▶ Set problem
Extract every record, exactly as written, and ignore the pictures.

▶ Picture-based spatial questions
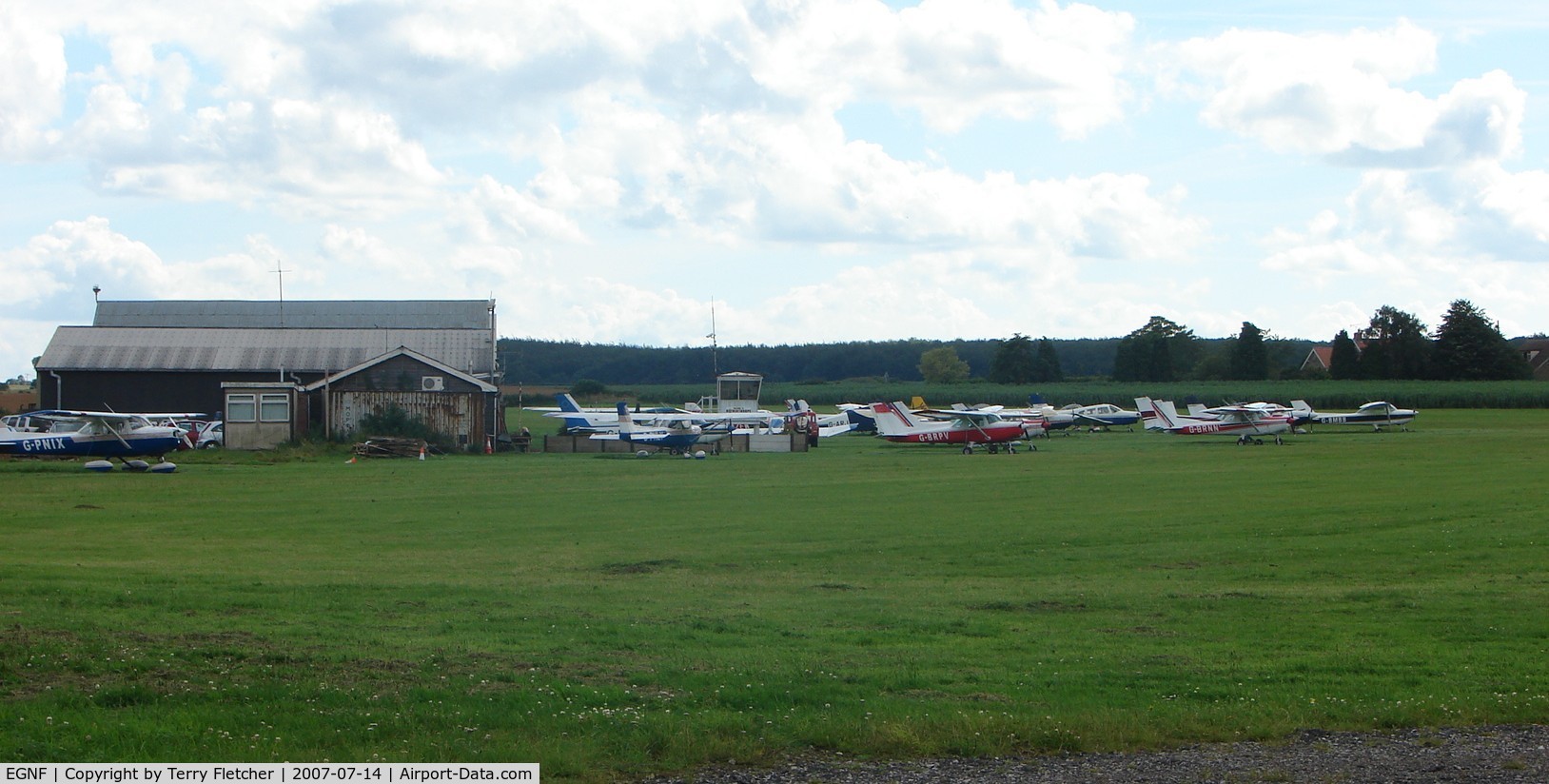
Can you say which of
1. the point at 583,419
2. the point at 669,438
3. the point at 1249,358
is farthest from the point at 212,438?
the point at 1249,358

▶ Final result
Can you say which of
1. the point at 583,419
2. the point at 669,438
3. the point at 1249,358
is farthest from the point at 212,438?
the point at 1249,358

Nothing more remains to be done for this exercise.